I felt like my last post may have come off as a bit of a “my skin picking is more severe than yours” rant which was not my intention at all because regardless of whether you suffer mildly or severely, you are still suffering and you can still have this disorder, so I felt the need to write this follow up post just to clarify a few things. Over the years I have noticed two things: 1. Those who are suffering quite mildly (in their own words) and therefore don’t feel like they fit into the derma community because they only pick certain areas, at certain spots and as such they feel like they fail at having this disorder; and 2. Those who are suffering quite severely (in their own words and as evident in their photographs and stories) and therefore don’t feel like they fit into the derma community because everyone seems to have it so much more under control than they do and as such they feel like they too fail at having this disorder. This is why I made the point in my last article that “In order for no one person to feel isolated about living with a condition such as Dermatillomania, it is important that there are different ways to describe the severity of the disorder, ones that are backed up by thorough medical and psychological research”. It was never meant to be a competition about who had it worse, it was just another viewpoint that I felt was important enough to be added to the conversation. Also when I spoke about severe dermatillomania, I gave an example from my own personal life. As someone who has suffered from this disorder for 21 plus years now I have experienced the highs and lows of Dermatillomania and have experienced stages where I would consider my suffering quite mild and at other times quite severe. Part of the reason I want a sliding scale for derma to come into existence is because if we can’t categorise derma then how can we even begin to evaluate our own progress or relapses? Or in my case how can I even begin to explain how I used to look and feel a few years ago compared to how I look and feel now? This is not about singling people out; this is about finding ways to make people feel included!
Sliding scale of severity set aside, the reason I wrote my last post was because I wanted to raise the point that while self-diagnosis can be helpful as a starting point (as it was for me) it does not always guarantee an accurate diagnosis and that is why it is worthwhile to have a discussion with a medically qualified health provider about the information you have found online.
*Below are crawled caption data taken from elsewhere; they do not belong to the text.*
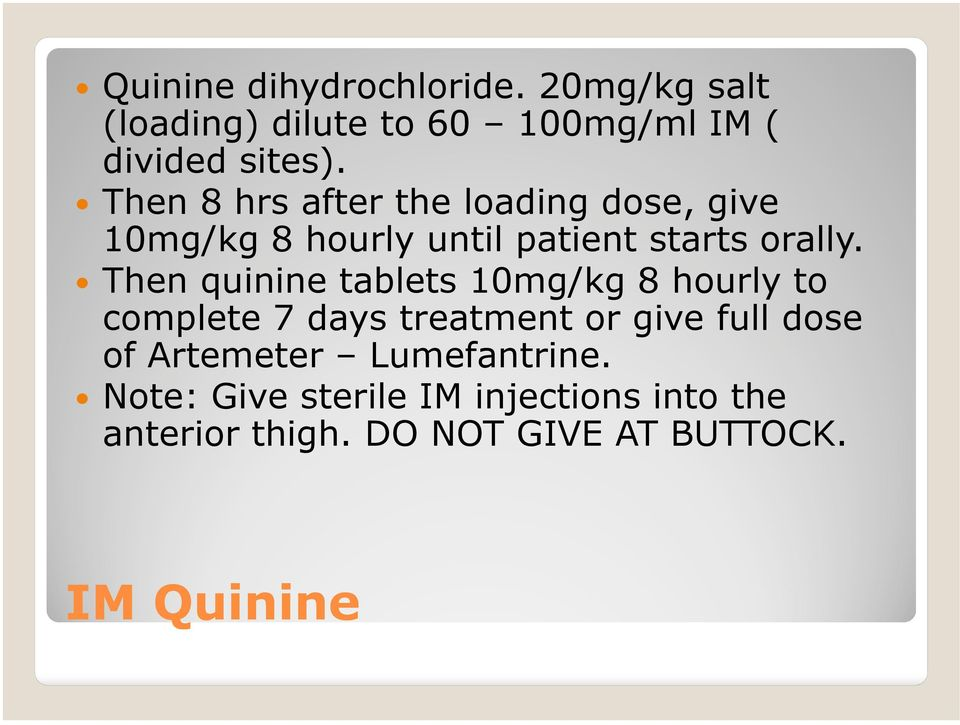 Then quinine tablets 10mg/kg 8 hourly to complete 7 days treatment or give full dose of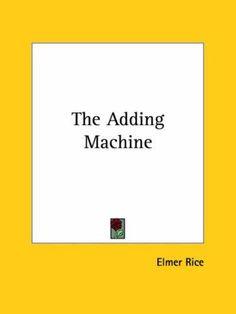 elmer rice - the adding machine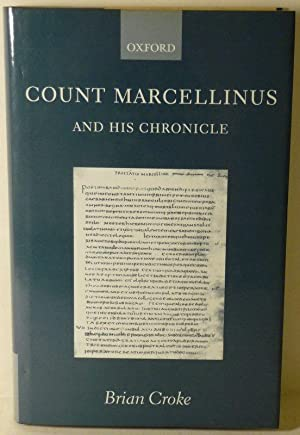 COUNT MARCELLINUS AND HIS CHRONICLE: Croke, Brian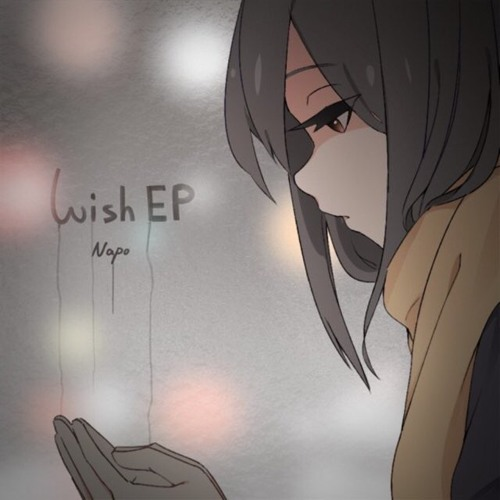 Napo - Crossroad 【wish EP】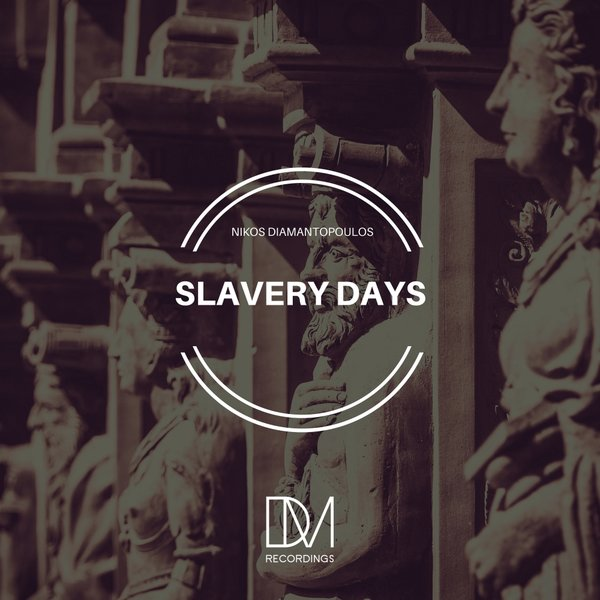 Nikos Diamantopoulos – Slavery Days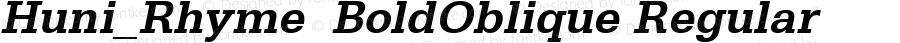 Huni_Rhyme  BoldOblique Regular 1.0,  Rev. 1.65.  1997.06.13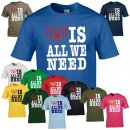T-Shirt - LOVE IS ALL WE NEED -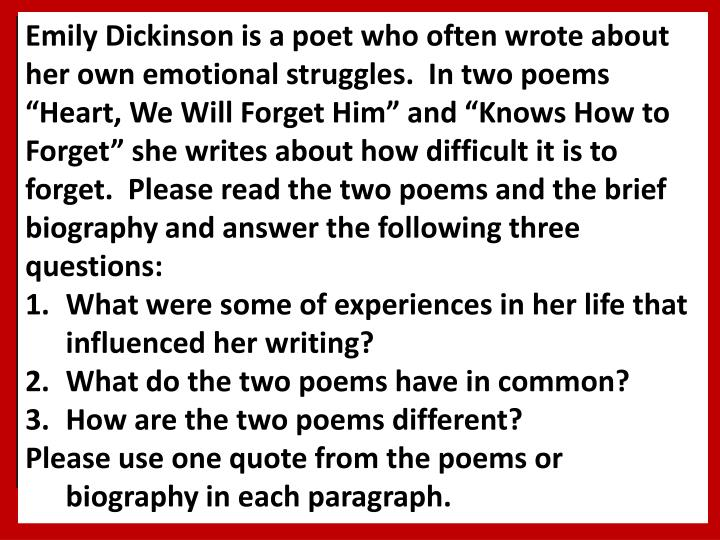 "Emily Dickinson is a poet who often wrote about her own emotional struggles.  In two poems ""Heart, We Will Forget Him"" and ""Knows How to Forget"" she writes about how difficult it is to forget.  Please read the two poems and the brief biography and answer the following three questions:"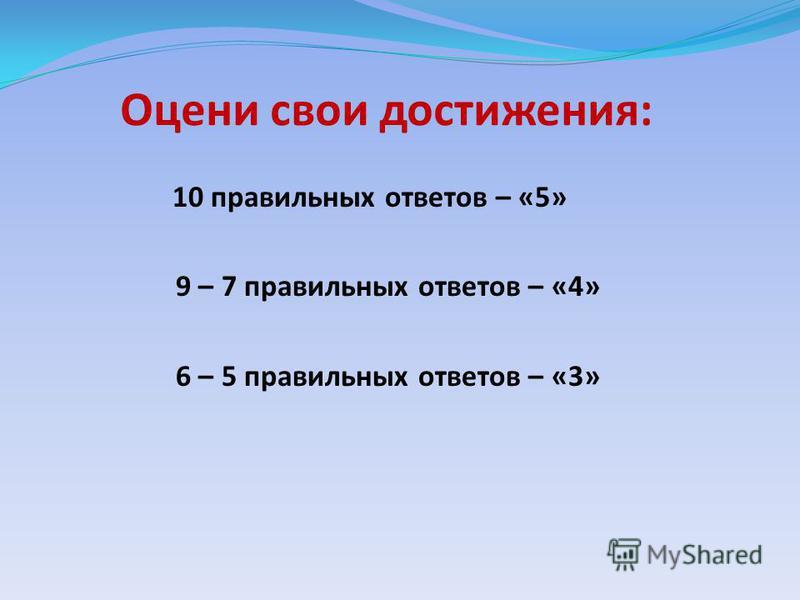 Оцени свои достижения: 10 правильных ответов – «5» 9 – 7 правильных ответов – «4» 6 – 5 правильных ответов – «3»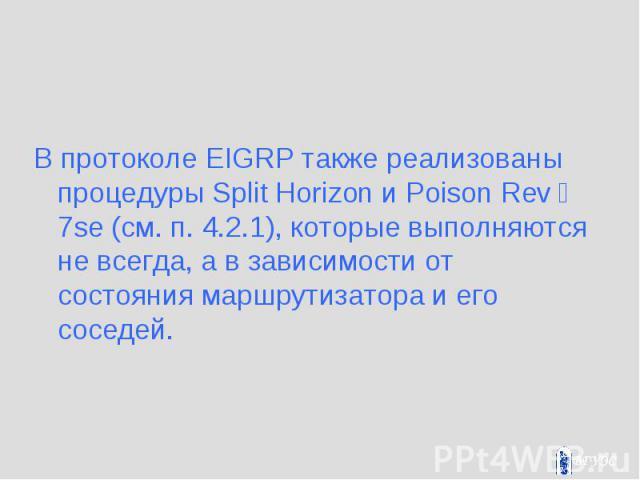 В протоколе EIGRP также реализованы процедуры Split Horizon и Poison Rev彥7se (см. п. 4.2.1), которые выполняются не всегда, а в зависимости от состояния маршрутизатора и его соседей. В протоколе EIGRP также реализованы процедуры Split Horizon и Poi…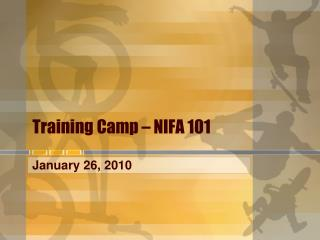 Training Camp – NIFA 101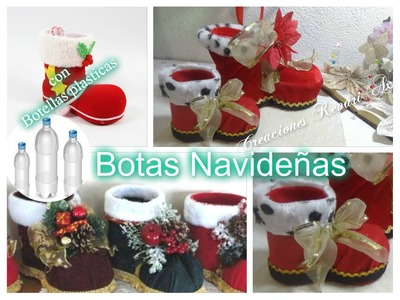 Botas Navideñas con botellas plasticas DIY Material Reciclado.Santa Boots Out of Plastic Bottle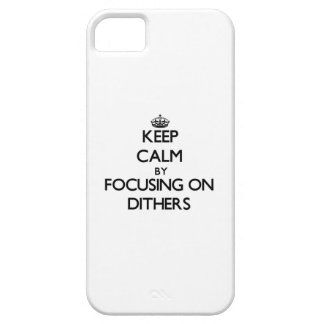 Keep Calm by focusing on Dithers iPhone 5 Case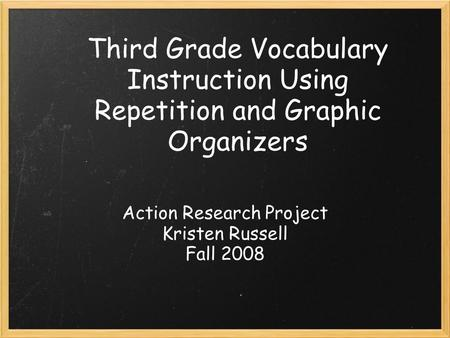 Third Grade Vocabulary Instruction Using Repetition and Graphic Organizers Action Research Project Kristen Russell Fall 2008.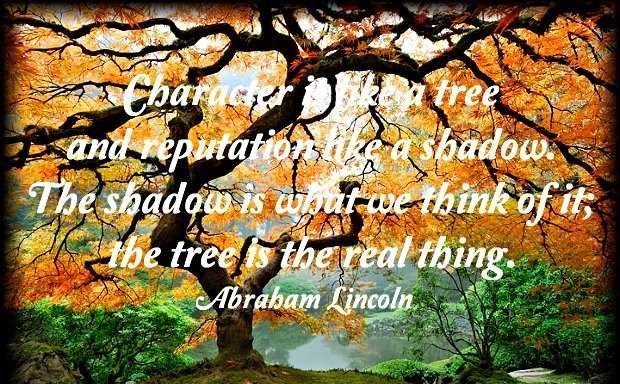 Character is Like A Tree And Repuation Like A a shadow.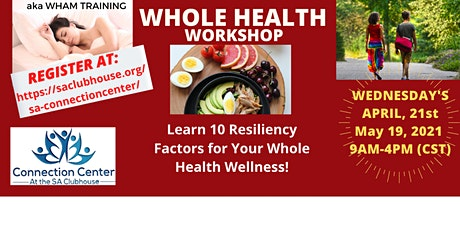 FREE Whole Health Workshop  WEDNESDAY, April 21(9AM-4PM CST) (6 CEUs-MHPS) tickets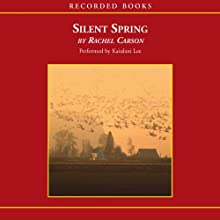 Silent Spring (       UNABRIDGED) by Rachel Carson Narrated by Kaiulani Lee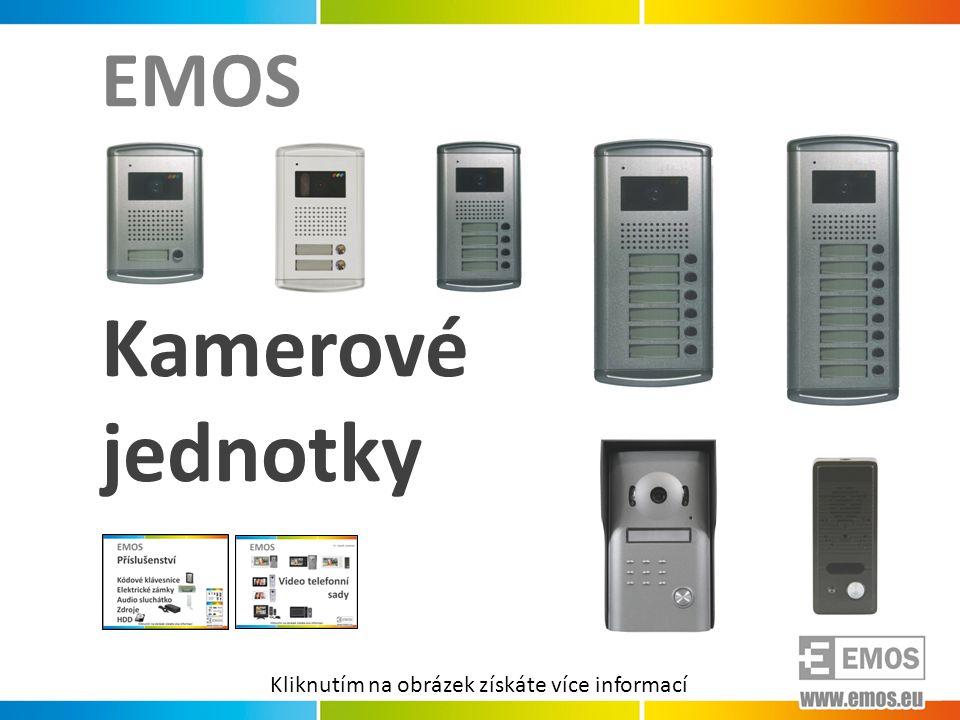 EMOS Kamerové jednotky 1 Kliknutím na obrázek získáte více informací
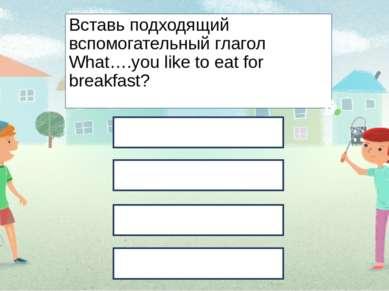 Вставь подходящий вспомогательный глагол What….you like to eat for breakfast?...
The second point I wanted to bring up was that there is a difference between having a bad habit, suffering from tendencies of a disorder or suffering from the full blown disorder itself. The third point I wanted to raise was that when it comes to Dermatillomania there are varying degrees of severity, just as there is with most other mental and physical illnesses and I think this needs to be acknowledged by medical professionals and other sufferers as well – not because it is a competition but because treatment options may vary and our ability to relate to other sufferers may differ depending on our own personal struggles with this disorder. And the final point I wanted to make was that the symptoms of Dermatillomania are very similar to those of Body Dysmorphic Disorder which is why it might be helpful to seek a clinical diagnosis after self-diagnosing simply to ensure that the information you are accessing online will actually be beneficial to you.
I think Dr. Phil hit the nail on the head last year with the two segments he aired that related to skin picking. The first “Distorted Beauty” featured a guest by the name of April who sought help for Dermatillomania but was perceived to be suffering from Body Dysmorphic Disorder instead. Many viewers agreed with Dr. Phil because for those of us covered in marks/scars/open wounds April’s skin appeared flawless. Even in her photographs she appeared flawless. And this was backed up by Dr. Phil’s own words referring to April’s skin after she had removed her makeup: “It’s flawless. You are stunning!” It is hard to make judgements on this without seeing her in person though because she could have made a concerted effort to clear her skin up for the show and she was wearing long pants and sleeves in the segment however given the information I was being presented with I found myself in support of Dr. Phil’s diagnosis.
Fast forward a few months and “Obsessed and Over It” features a guest by the name of Samantha and her little sister Rachel who both engage in skin picking. The marks/scars/open wounds were highly visible not only in her photographs but also when she was asked to remove her makeup. We were even able to see video footage of Samantha and her younger sister engaged in the skin picking behaviour and I couldn’t help but think “FINALLY”! Finally Dr. Phil has featured someone on his show clearly suffering from Dermatillomania and he even went as far as to mention the DSM-5 and the diagnosis of “Excoriation Disorder”. What a relief!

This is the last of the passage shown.